К назначенному времени Антон успел. Даже раньше приехал, на целых две минуты. Точнее… добежал, ибо парковки около катка не предусмотрено, и надо идти до него еще около пятидесяти метров. А вот Паша и Ляйсан прибыли точь-в-точь к одиннадцати утра, как и договаривались.
Шастун быстро надевает коньки, так же быстро их шнурует и, особо больше ни над чем не думая, выходит на лёд.

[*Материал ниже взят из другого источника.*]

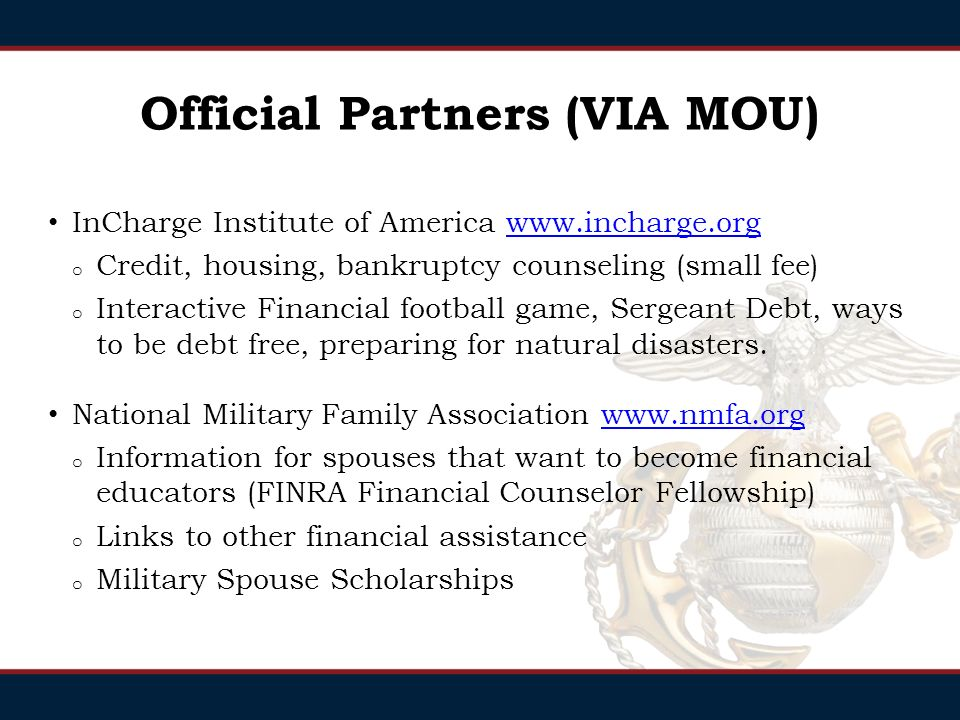 Official Partners (VIA MOU) National Endowment for Financial Education   o Smart About Money   -Major life events, economic survival tips, taxes, goals, tools, articles, and more.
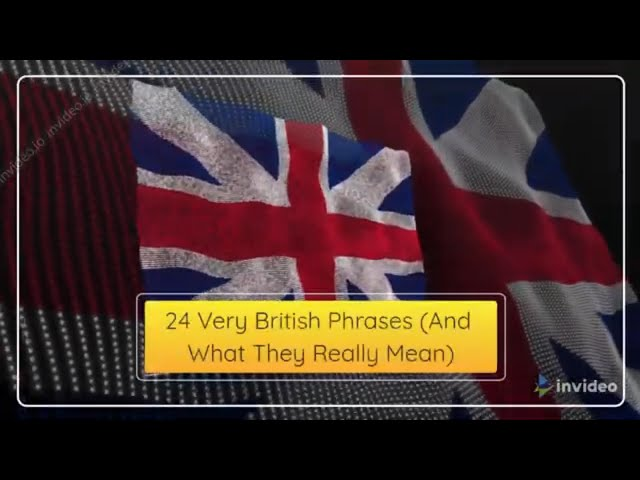 📌 24 Very British Phrases & What They Really Mean in English #1KCreator @ SUCCESS NET PROFIT APSense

Он предусмотрел все вещи, кроме одной — в выходной день люди точно пойдут на каток. Ну это же даже ежу понятно! Массовое катание — не такая уж и дорогая услуга, чтобы ей не воспользоваться. Благо, что народу было не так-то и много, если учитывать, сколько обычно приходит на катки в Питере.
— Ладно, была не была. Они же не смотрят первый канал, да? — спрашивает у себя мальчишка, пытаясь утешиться. Но уже на подходе, когда охранник просит у него билет, а после и фотографию, надежды Антона на спокойную тренировку рассыпаются в пух и прах. — Окей…
Парень берет все свое самообладание в кулак, глядя в центр, где, слава небесам, как всегда никого нет. Ну… почти. Какая-то девочка лет восьми-девяти пытается отработать Лутц, а так, больше никого. Отлично.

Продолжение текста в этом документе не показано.